Text =
****************************************
Benign Prostatic Hyperplasia (BPH) is a common, non-cancerous condition affecting aging men, characterized by the progressive enlargement of the prostate gland. This enlargement occurs due to the proliferation of cells in the prostate’s transition zone, which surrounds the proximal urethra. Hematuria, the presence of red blood cells in the urine, can be visible (gross hematuria) or only detectable under a microscope (microscopic hematuria). This article explores the relationship between BPH and hematuria, detailing the physiological mechanism and the necessary medical response.
The Direct Link Between BPH and Blood in Urine
BPH can definitively cause hematuria, as the physical growth of the gland creates an environment prone to bleeding. The enlarged prostate stretches and distorts the delicate blood vessels, particularly the veins, beneath the surface of the prostatic urethra and the bladder neck. These vessels become fragile due to the mechanical stress imposed by the surrounding hyperplastic tissue.
The chronic effort required by the bladder to push urine past the constricted urethra also contributes to this bleeding risk. Increased pressure inside the bladder, caused by the obstruction, is transmitted back to the thin-walled veins in the prostate tissue. This combination of vascular fragility and elevated pressure makes the vessels susceptible to rupture, releasing blood into the urinary stream.
Bleeding associated with BPH is often intermittent and can vary widely in amount, sometimes appearing as a pink tinge or as frank, bright red blood. The severity of a man’s lower urinary tract symptoms (LUTS) does not reliably predict the presence or amount of hematuria. Many men with extensive BPH never experience blood in their urine, while others with milder symptoms may have noticeable bleeding.
****************************************
[Stored items]
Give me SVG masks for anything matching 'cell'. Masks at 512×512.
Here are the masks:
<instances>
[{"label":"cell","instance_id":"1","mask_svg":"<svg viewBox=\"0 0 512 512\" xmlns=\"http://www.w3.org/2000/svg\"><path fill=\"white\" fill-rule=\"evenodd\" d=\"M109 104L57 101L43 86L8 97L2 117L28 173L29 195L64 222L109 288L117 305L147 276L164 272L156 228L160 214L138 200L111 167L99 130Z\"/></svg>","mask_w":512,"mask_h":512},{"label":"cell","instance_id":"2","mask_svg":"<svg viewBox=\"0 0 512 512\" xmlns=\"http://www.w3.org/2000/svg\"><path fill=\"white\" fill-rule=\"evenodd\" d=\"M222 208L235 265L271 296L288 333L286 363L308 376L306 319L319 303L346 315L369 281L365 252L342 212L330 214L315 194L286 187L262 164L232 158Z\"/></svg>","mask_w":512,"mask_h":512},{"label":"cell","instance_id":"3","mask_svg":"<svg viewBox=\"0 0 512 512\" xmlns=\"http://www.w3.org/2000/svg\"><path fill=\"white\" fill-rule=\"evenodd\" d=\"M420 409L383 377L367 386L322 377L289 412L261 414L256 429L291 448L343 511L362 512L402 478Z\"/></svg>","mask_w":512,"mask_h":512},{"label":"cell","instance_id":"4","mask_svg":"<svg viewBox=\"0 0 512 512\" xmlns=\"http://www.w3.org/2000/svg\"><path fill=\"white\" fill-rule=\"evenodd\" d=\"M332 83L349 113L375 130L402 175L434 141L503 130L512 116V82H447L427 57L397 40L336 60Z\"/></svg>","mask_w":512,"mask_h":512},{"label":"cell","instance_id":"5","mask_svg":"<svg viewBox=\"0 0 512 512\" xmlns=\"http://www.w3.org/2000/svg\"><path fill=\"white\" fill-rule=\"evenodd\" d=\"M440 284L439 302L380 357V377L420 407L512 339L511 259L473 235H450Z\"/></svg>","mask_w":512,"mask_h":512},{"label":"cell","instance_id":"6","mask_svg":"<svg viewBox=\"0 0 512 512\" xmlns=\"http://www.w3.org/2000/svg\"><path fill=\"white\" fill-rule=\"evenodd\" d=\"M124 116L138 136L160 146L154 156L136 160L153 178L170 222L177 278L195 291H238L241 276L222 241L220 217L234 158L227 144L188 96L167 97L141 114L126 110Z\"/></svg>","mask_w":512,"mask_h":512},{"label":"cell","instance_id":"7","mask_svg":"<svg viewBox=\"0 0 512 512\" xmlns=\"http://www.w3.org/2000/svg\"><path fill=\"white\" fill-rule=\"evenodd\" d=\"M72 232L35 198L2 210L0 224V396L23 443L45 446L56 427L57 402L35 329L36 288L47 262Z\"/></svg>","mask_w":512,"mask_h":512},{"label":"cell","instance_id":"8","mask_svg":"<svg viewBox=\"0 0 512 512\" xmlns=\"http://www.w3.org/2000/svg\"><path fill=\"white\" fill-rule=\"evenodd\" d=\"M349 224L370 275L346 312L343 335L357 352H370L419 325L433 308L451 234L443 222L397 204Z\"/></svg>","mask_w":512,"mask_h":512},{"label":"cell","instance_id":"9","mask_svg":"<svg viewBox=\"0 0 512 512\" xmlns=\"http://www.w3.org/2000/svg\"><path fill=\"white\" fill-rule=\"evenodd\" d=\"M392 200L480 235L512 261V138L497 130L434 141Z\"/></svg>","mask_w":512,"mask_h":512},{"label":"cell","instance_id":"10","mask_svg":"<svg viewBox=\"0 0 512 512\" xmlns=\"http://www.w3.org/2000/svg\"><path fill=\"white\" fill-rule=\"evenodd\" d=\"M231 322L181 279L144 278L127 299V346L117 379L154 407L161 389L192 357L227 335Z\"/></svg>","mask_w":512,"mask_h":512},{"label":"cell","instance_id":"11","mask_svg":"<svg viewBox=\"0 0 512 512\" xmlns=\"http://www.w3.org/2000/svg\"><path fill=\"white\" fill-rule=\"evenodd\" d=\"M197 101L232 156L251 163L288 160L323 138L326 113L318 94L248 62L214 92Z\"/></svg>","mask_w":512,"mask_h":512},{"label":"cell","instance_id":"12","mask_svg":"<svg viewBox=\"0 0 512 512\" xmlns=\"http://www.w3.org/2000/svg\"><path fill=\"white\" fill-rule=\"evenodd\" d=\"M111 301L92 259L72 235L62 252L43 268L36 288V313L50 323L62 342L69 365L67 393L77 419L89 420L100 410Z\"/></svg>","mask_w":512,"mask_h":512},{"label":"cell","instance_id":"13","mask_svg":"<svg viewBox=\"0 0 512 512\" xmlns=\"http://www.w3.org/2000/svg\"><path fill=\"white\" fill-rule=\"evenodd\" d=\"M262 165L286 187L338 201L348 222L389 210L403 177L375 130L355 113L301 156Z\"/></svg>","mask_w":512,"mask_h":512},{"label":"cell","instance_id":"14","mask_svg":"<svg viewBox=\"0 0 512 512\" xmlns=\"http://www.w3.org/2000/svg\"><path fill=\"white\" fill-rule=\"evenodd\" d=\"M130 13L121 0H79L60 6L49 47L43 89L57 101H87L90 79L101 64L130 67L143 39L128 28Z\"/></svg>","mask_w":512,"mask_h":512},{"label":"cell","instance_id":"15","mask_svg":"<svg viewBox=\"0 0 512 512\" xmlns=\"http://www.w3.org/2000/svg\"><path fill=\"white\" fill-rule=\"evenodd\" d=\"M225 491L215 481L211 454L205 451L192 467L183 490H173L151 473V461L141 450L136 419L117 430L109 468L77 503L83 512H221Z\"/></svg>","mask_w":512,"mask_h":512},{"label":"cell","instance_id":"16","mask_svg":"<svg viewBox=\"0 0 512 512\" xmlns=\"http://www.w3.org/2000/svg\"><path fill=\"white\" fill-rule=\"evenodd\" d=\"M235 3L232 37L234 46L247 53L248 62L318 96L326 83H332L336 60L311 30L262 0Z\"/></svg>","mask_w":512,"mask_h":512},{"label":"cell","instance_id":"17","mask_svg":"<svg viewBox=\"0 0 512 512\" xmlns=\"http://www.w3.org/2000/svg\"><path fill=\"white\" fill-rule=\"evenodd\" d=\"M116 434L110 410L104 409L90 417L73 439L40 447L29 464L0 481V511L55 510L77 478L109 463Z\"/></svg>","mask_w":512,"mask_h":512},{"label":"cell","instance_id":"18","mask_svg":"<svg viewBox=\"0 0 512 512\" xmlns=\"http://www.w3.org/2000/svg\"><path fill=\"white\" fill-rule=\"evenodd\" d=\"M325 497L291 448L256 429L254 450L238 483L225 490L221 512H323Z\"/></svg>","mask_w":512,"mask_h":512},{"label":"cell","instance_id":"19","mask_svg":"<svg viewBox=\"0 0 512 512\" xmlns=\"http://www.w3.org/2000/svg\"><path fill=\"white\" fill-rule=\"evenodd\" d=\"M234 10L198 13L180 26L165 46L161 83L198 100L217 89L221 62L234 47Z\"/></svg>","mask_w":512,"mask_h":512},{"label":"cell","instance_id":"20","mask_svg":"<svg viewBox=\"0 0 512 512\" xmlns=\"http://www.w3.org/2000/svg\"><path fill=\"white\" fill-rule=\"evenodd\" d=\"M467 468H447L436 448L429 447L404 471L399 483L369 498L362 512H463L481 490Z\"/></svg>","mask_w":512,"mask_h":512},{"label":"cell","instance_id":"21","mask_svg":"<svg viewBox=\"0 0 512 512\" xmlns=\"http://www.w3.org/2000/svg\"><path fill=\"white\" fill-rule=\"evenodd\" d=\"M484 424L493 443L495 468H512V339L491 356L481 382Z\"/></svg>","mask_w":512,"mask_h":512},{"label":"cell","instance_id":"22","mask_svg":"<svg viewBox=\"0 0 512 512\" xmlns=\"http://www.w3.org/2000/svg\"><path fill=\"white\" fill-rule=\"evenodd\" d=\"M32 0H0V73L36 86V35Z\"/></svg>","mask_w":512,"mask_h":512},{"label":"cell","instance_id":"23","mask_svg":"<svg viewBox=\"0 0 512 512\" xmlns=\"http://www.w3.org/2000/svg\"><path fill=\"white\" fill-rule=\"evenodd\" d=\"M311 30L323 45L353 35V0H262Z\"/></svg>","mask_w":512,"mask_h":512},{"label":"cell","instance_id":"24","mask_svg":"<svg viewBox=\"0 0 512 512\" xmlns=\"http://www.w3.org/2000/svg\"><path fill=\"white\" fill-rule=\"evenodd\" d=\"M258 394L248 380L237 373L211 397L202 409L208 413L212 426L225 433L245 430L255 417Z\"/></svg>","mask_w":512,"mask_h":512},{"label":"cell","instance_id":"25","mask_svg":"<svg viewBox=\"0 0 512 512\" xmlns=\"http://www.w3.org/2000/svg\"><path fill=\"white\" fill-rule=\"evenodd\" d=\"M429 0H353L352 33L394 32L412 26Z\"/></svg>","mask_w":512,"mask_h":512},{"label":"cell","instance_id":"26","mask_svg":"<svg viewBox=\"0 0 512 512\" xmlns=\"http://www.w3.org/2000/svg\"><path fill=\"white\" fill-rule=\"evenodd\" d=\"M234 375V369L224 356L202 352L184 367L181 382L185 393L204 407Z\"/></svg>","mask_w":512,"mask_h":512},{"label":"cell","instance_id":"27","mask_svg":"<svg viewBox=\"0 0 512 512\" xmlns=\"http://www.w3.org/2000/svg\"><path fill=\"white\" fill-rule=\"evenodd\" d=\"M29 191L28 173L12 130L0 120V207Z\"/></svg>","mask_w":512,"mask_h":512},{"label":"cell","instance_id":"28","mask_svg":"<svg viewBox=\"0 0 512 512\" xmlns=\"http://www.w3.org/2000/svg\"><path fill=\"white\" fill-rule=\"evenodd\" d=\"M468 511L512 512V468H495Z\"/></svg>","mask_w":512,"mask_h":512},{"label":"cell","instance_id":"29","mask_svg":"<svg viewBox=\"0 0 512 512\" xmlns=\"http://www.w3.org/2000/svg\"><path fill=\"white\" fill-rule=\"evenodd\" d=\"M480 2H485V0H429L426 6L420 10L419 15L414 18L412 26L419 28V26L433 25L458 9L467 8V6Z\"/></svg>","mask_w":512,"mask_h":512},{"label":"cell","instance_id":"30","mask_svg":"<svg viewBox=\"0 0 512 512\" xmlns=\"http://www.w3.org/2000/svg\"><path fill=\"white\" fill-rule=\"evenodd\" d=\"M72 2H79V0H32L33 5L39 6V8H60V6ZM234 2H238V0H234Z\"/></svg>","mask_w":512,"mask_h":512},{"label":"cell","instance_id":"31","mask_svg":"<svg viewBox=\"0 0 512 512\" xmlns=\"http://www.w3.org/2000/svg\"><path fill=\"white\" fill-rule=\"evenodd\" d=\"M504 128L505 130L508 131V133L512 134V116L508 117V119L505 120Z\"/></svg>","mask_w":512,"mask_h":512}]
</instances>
****************************************
How to complete this task =
Edit the passage on BPH and hematuria from "The chronic effort" up to and including "the urinary stream.", replacing "constricted urethra" with "narrowed urethra". These items come from a separate source.

Result for this exercise =
The chronic effort required by the bladder to push urine past the narrowed urethra also contributes to this bleeding risk. Increased pressure inside the bladder, caused by the obstruction, is transmitted back to the thin-walled veins in the prostate tissue. This combination of vascular fragility and elevated pressure makes the vessels susceptible to rupture, releasing blood into the urinary stream.